Thursday, September 13, 2012
Laughingstock Leafs laugh all the way to the bank
While it provides fresh fodder for the time-honored recreational pursuit of Toronto-bashing, a new ESPN survey ranking the Leafs as the worst sports franchise in North America doesn't stand up to real world scrutiny.
The fundamental flaw is in the survey's methodology. It's based on fan perception, which incorporates the mistaken assumption that what the fans think actually matters. Based on eight criteria including bang for the buck, fan relations, stadium experience, affordability, past championships and championship prospects, and quality of ownership, management and players, the Leafs are dead last among the 122 NHL, NFL, NBA and Major League Baseball teams. The Phoenix Coyotes, meanwhile, are ranked as the seventh best franchise despite being in a chronic state of financial turmoil and ownership uncertainty. So much for credibility.

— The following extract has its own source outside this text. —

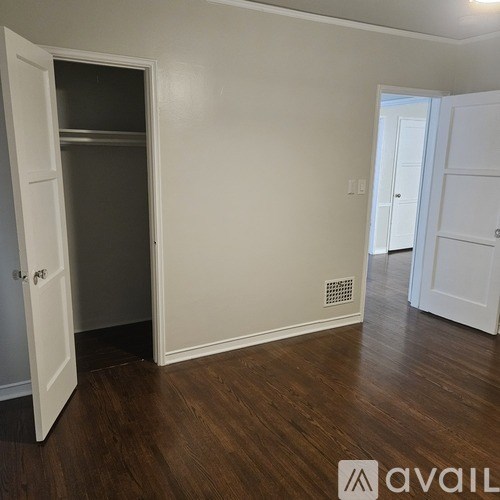 A room with a white door and a wooden floor.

What the survey doesn't take into account is that the Leafs are the NHL's biggest cash cow; that despite their unmatched run of competitive futility, their's is hockey's most lucrative brand with a franchise value well north of half a billion dollars. Success in professional sports in 2012 isn't measured on the scoreboard or in the standings. It's measured on the balance sheet. Championships are incidental to the bottom line. It's a credit to their organization's business acumen and marketing savvy that no matter how bad the Leafs are on the ice, their fans can't get enough of them, whether it's in ticket sales, media content or merchandise.
ESPN got it backwards. Far from being the worst modern franchise, the Leafs are the envy of the corporate sports business world as the template for making massive profits off a mediocre product.